15 min. 30 min.
Chocolate has become a quite valuable commodity in the last few years due to several factors. Ebola in Africa has shut down much of the European chocolate production. Ecuador is now planting a fake genetically modified chocolate whose name includes letters and numbers. EW! Colombia is seeing an internal struggle to meet demand as two large producers are competing for whatever production is available. Needless to say there is a shortage of quality cocoa beans in the world.
Let’s get going on these brownies. Any type of powered cocoa will work for this recipe. I used a premium grade Colombian chocolate which is produced in small quantities in the Coffee Axis of Colombia. My daughter and her Colombian husband run a small business owners where they buy premium cacao beans from a family farm located in a rainforest region known as El Choco. Upon arrival in the city the cacao is toasted, ground and packaged as a pure chocolate made using artisan techniques. Unbeknownst to me many types of chocolate actually undergo a process which removes the cacao butter and then adds soy lecithin, fillers and artificial flavors. Not only does this steal from the quality of the flavor but it removes many of the key nutrients which chocolate is famous for. The chocolate produced by Cacao Puro del Choco (remember the small business I mentioned) is a high grade product which comes in small squares which can be melted down for baking or dissolved in agua panela (or sugar cane water) to make a hot chocolate to die for! Step aside Swiss Miss!!

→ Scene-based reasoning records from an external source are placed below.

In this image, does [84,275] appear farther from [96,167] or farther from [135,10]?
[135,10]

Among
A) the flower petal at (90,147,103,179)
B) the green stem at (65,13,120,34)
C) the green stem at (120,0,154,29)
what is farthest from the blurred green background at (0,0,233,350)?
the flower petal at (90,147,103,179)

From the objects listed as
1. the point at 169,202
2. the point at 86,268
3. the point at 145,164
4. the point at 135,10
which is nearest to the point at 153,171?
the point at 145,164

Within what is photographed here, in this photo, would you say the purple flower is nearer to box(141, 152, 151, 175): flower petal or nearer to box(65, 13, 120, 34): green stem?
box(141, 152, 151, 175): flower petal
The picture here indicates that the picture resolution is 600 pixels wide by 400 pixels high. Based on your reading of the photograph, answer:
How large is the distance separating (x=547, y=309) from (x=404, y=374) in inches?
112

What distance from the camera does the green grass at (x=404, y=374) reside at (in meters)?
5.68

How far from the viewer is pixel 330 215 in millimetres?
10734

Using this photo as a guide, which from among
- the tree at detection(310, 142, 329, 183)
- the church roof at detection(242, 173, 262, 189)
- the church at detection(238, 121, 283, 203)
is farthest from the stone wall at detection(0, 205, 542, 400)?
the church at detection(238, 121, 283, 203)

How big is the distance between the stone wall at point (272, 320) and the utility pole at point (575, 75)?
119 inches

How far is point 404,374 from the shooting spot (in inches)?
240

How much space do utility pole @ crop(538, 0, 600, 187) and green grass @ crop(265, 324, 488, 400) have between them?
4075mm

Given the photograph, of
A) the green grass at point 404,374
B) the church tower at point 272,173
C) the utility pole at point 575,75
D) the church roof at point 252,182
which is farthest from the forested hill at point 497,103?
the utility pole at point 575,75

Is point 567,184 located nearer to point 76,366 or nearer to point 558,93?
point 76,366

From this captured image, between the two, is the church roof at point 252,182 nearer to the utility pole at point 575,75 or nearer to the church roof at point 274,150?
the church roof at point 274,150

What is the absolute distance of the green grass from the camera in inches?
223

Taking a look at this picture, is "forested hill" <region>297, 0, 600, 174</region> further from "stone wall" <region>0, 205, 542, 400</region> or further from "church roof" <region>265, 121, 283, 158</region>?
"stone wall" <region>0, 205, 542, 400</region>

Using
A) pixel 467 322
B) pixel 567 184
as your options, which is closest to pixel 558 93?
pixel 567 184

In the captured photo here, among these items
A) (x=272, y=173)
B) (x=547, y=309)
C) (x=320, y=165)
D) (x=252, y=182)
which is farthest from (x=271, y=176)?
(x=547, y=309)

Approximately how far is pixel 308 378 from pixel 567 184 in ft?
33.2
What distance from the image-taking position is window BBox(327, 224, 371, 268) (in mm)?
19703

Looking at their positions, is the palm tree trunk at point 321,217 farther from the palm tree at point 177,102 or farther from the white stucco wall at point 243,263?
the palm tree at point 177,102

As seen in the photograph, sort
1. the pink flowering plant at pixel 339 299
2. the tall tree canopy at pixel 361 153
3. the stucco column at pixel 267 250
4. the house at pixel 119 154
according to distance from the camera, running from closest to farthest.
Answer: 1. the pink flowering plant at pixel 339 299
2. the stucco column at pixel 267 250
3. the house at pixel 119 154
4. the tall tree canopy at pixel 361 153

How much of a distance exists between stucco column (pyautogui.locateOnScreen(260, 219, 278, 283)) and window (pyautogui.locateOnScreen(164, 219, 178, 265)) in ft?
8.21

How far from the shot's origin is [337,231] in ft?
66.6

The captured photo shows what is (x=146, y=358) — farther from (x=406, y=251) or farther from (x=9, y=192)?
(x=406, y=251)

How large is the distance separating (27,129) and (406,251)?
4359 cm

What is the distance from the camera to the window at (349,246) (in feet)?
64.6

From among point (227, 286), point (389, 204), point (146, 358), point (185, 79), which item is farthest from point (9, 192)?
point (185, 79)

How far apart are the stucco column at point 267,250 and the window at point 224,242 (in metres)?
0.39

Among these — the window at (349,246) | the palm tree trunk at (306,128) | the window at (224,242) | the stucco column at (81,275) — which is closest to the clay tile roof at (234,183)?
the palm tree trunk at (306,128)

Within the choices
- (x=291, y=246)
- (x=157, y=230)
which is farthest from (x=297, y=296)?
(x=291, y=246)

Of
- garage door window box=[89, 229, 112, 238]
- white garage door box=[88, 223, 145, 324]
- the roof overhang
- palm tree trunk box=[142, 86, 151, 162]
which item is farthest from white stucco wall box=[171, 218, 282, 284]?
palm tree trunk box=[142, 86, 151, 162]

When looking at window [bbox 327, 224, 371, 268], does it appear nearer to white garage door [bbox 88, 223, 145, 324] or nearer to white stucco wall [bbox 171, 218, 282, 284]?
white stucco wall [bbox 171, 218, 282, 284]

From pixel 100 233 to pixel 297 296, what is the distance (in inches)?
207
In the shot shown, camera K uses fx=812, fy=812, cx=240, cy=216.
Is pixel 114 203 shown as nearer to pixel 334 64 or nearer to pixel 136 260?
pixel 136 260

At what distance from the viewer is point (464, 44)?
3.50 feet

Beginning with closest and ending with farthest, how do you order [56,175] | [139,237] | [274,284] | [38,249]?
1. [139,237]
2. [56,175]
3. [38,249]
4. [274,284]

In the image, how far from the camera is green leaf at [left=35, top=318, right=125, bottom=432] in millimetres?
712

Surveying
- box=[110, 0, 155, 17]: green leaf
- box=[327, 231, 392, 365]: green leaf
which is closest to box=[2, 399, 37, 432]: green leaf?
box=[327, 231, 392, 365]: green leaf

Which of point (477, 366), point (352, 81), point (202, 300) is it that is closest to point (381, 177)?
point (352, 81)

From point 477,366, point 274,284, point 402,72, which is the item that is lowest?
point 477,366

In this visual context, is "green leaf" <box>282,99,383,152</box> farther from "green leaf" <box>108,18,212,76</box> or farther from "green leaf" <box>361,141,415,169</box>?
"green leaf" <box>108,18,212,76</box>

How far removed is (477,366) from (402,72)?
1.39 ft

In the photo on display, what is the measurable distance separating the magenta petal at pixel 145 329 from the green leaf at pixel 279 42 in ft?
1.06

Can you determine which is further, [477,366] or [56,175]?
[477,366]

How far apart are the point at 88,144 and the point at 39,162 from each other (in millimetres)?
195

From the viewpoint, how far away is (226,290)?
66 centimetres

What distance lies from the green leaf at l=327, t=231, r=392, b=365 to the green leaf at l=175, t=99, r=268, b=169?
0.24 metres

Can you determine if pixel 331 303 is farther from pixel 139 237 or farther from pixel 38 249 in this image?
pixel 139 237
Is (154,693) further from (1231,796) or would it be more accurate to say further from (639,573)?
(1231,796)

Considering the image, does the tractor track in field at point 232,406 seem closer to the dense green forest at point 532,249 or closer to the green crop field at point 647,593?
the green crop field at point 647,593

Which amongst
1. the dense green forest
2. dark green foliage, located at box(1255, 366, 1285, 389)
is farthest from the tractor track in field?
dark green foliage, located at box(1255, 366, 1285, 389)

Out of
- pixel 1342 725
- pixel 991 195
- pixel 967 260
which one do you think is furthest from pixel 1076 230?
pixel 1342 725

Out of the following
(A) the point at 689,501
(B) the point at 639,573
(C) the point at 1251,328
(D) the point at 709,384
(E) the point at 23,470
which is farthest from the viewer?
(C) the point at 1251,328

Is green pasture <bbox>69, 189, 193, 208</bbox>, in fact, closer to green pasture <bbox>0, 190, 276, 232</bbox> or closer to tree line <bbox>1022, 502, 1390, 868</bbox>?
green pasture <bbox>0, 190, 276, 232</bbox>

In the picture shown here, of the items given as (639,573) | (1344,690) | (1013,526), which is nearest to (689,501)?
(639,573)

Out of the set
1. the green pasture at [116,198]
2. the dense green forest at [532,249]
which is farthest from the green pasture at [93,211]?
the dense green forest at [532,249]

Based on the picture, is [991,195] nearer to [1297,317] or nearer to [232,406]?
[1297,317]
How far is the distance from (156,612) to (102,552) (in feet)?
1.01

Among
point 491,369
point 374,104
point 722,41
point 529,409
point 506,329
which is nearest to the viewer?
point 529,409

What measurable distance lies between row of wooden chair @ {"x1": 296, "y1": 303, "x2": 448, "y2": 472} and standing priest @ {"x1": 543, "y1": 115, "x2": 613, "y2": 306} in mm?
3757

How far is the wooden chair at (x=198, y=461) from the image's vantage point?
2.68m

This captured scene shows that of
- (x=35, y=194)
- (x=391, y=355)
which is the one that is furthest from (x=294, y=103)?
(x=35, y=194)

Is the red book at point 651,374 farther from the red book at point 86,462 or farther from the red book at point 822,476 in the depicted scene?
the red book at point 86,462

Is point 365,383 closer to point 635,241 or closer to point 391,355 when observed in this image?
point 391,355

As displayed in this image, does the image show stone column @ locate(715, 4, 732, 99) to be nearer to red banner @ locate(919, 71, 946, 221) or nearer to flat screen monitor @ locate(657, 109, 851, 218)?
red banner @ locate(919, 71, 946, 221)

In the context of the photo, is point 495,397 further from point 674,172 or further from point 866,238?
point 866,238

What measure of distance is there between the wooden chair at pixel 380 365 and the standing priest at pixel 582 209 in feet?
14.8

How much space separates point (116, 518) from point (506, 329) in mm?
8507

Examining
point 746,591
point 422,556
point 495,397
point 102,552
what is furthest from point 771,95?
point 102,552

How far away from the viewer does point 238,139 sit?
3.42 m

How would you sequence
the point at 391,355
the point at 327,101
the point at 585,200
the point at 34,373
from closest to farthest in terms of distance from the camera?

The recipe came out FANTASTIC! The texture is a bit drier like a cake but dense like a brownie. This is definitely not a gooey brownie, for that you would need to use a different type of flour as coconut tends to absorb liquid judiciously. That is also the white fleck you see in the pictures. Very delicious, and you won’t blow your diet by doing these. Unless you add frosting on top like I did.
Notes: If you are using a dark bittersweet chocolate like I did then you will need the whole cup. If you love icing but hate brownies which are too sugary then add about 1/2 cup of sugar and then make a simple icing from milk, powdered sugar and vanilla. Another great suggestion, especially if you have children who like crafts. Take some paper, fold it into a square and make cuts like you would for a paper snowflake. Put the paper on the brownies and sprinkle powdered sugar on top like I did.